→ **TASK BRIEF**: Repeat precisely the span of lines below that opens with the line containing "annotated boxes (frame 3" and closes with the line containing "interacting: 0%", both included.

→ **TASK INPUTS**:

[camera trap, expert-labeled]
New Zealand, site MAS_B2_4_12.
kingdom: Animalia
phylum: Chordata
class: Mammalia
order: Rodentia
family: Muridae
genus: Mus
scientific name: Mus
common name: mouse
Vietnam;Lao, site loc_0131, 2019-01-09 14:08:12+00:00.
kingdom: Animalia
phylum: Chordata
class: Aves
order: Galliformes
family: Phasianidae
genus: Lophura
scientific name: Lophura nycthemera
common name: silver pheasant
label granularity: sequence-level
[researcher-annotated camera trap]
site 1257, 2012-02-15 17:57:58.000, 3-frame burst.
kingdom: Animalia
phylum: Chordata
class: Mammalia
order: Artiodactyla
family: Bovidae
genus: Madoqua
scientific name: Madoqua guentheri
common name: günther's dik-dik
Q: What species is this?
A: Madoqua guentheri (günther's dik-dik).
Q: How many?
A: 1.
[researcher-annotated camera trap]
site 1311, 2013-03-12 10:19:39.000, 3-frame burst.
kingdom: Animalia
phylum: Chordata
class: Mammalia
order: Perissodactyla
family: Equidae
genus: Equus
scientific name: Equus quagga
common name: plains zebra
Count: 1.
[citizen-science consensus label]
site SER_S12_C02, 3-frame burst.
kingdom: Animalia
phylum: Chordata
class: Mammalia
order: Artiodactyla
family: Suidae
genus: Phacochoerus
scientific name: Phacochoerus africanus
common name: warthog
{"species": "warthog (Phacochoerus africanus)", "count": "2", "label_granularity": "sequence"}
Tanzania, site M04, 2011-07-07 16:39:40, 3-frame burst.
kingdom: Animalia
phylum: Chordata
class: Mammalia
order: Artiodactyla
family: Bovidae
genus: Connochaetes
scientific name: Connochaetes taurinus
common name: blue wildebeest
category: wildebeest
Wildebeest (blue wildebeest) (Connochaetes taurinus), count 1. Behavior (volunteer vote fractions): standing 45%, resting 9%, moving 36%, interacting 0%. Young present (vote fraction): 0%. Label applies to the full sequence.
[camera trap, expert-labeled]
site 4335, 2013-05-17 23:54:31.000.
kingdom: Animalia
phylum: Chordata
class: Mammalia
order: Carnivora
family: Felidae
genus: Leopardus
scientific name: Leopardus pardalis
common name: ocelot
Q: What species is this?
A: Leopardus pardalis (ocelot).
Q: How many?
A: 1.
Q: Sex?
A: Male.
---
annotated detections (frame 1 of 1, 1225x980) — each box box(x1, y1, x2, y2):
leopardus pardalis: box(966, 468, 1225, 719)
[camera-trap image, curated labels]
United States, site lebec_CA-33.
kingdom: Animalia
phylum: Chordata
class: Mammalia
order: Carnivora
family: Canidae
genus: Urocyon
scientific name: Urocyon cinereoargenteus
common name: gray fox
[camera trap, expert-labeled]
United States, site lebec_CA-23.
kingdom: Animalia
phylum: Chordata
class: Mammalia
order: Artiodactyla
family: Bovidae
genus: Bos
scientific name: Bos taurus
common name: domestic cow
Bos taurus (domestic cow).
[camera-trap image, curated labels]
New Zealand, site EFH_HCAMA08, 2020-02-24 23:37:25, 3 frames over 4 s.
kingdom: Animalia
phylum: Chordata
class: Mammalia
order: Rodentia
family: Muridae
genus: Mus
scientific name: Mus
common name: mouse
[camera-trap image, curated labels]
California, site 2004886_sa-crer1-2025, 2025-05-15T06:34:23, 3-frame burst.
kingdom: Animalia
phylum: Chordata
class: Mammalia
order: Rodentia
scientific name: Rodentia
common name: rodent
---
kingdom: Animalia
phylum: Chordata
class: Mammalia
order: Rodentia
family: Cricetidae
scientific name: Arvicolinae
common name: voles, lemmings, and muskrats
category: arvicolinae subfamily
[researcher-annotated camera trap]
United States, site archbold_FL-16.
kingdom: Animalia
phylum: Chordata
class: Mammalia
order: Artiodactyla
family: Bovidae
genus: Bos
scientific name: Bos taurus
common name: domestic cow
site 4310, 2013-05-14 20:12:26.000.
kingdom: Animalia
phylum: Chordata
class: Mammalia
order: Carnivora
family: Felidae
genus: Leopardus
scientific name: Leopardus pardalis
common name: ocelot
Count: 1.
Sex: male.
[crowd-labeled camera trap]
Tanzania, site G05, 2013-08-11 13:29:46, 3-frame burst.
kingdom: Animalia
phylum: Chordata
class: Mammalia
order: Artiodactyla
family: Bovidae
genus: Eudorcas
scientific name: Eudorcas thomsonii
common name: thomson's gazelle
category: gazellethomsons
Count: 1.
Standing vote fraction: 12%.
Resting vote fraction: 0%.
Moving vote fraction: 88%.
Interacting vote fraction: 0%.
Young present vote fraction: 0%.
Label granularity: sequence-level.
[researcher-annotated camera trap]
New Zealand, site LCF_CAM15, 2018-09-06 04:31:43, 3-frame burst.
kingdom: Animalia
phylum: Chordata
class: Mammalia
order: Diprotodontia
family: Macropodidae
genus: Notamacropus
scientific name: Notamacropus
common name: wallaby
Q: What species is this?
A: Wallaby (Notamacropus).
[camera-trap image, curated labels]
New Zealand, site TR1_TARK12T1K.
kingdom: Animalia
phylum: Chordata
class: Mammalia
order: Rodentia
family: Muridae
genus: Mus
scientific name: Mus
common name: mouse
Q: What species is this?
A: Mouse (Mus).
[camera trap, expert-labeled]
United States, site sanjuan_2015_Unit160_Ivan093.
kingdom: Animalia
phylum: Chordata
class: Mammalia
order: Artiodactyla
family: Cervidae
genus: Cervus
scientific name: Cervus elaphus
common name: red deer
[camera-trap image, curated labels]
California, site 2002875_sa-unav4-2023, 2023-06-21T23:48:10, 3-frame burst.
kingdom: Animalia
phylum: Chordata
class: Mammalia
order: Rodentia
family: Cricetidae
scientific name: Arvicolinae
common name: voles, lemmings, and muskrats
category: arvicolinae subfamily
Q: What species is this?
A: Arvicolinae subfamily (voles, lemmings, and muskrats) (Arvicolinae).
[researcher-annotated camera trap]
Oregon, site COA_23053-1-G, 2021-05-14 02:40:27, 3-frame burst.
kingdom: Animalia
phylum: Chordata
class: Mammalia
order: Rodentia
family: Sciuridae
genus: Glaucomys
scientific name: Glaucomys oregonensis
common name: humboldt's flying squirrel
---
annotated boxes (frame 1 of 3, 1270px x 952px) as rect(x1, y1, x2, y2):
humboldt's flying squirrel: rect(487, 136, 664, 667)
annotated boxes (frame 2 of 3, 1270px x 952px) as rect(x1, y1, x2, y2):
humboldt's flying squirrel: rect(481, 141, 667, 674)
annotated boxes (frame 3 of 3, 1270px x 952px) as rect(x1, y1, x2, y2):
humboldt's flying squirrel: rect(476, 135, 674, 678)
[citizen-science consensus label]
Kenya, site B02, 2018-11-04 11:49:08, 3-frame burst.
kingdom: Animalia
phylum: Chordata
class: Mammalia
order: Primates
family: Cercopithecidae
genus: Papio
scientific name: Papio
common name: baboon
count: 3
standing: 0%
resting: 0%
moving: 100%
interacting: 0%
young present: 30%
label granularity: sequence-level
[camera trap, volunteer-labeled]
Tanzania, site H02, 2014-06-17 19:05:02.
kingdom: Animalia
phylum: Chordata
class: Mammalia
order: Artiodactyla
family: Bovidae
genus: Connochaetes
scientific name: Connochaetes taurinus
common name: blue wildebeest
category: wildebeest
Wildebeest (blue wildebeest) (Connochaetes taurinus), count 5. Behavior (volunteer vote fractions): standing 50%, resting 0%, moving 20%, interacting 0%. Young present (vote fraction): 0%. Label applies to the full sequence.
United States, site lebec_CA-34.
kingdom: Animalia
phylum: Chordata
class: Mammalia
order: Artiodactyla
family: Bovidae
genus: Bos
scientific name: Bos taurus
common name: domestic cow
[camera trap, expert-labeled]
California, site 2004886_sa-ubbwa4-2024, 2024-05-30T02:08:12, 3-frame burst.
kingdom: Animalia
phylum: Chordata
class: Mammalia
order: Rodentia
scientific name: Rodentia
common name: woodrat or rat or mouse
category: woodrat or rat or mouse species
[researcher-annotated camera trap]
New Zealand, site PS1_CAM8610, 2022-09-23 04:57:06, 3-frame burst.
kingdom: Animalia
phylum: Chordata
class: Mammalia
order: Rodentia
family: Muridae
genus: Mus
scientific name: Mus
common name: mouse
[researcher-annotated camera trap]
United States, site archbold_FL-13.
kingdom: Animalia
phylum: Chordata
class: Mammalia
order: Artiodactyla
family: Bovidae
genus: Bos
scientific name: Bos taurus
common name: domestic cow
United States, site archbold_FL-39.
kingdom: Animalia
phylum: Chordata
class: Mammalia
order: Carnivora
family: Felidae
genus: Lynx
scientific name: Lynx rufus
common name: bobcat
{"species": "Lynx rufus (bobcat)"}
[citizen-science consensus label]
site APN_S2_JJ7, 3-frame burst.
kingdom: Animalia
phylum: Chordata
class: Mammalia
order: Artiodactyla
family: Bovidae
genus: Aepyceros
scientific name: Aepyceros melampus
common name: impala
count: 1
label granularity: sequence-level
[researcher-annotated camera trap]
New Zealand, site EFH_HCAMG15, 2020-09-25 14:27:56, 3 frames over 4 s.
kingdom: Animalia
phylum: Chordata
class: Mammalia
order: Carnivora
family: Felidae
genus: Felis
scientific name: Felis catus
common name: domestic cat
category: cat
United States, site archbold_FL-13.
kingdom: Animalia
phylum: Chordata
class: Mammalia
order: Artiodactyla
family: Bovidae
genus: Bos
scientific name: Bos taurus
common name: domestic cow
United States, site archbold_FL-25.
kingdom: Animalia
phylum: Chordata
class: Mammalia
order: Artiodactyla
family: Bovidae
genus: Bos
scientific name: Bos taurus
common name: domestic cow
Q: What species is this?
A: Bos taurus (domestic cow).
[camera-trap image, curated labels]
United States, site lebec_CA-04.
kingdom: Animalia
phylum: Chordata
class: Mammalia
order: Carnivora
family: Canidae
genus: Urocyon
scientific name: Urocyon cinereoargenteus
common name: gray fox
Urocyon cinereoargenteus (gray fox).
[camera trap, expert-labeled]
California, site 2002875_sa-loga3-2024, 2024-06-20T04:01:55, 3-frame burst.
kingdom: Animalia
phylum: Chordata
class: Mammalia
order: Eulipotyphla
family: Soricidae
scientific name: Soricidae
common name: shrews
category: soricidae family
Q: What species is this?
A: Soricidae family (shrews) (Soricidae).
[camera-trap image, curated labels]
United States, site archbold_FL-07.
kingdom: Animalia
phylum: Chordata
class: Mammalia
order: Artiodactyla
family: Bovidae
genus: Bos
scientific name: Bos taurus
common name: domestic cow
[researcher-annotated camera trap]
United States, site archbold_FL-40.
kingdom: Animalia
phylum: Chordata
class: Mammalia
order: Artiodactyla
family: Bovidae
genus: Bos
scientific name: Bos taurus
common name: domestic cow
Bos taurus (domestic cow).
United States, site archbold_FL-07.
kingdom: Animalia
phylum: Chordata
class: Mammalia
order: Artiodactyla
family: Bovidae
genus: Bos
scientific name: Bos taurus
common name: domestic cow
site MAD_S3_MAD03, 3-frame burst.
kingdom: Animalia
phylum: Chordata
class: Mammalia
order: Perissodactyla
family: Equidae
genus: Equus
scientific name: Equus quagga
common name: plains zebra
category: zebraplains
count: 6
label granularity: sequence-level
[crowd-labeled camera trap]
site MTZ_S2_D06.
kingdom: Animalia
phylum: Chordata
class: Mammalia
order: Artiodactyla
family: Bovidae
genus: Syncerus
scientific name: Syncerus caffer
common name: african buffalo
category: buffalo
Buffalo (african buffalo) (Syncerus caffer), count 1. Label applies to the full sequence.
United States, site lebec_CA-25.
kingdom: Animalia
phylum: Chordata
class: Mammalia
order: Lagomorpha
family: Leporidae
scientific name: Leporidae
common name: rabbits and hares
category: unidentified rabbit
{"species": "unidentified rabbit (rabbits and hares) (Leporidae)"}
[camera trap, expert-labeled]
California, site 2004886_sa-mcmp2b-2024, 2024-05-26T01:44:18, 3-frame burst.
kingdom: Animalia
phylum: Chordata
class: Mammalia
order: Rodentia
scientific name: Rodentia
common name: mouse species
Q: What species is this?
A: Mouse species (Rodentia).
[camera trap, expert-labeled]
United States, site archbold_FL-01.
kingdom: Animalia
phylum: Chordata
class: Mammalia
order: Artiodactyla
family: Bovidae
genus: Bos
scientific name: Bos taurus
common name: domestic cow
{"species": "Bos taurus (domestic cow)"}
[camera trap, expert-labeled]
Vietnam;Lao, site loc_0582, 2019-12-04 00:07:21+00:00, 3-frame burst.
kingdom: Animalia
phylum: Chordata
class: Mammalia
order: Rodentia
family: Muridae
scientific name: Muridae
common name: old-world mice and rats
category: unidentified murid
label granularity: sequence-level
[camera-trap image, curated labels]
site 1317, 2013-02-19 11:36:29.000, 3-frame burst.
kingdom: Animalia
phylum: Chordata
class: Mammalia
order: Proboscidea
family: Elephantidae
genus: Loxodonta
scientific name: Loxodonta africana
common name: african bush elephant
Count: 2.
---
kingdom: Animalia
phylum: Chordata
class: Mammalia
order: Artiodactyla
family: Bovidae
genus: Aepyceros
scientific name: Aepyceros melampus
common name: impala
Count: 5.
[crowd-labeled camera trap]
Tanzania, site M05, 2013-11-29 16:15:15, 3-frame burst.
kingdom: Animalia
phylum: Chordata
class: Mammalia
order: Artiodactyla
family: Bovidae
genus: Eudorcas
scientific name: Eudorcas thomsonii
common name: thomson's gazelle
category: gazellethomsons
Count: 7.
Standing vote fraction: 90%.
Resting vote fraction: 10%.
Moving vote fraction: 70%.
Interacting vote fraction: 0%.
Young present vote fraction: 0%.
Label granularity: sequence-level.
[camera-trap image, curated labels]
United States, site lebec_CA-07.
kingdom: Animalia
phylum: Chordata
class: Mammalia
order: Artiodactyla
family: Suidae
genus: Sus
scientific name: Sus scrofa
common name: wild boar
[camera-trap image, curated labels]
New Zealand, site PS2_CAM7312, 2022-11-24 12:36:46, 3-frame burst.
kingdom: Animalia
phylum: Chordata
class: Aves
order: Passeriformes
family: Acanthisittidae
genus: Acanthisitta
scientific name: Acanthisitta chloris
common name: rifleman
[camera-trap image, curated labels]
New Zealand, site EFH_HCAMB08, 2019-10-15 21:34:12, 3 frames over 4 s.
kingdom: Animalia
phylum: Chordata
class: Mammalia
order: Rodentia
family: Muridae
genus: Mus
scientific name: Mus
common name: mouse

→ **REPLY TO THE EXERCISE**:
annotated boxes (frame 3 of 3, 1270px x 952px) as rect(x1, y1, x2, y2):
humboldt's flying squirrel: rect(476, 135, 674, 678)
[citizen-science consensus label]
Kenya, site B02, 2018-11-04 11:49:08, 3-frame burst.
kingdom: Animalia
phylum: Chordata
class: Mammalia
order: Primates
family: Cercopithecidae
genus: Papio
scientific name: Papio
common name: baboon
count: 3
standing: 0%
resting: 0%
moving: 100%
interacting: 0%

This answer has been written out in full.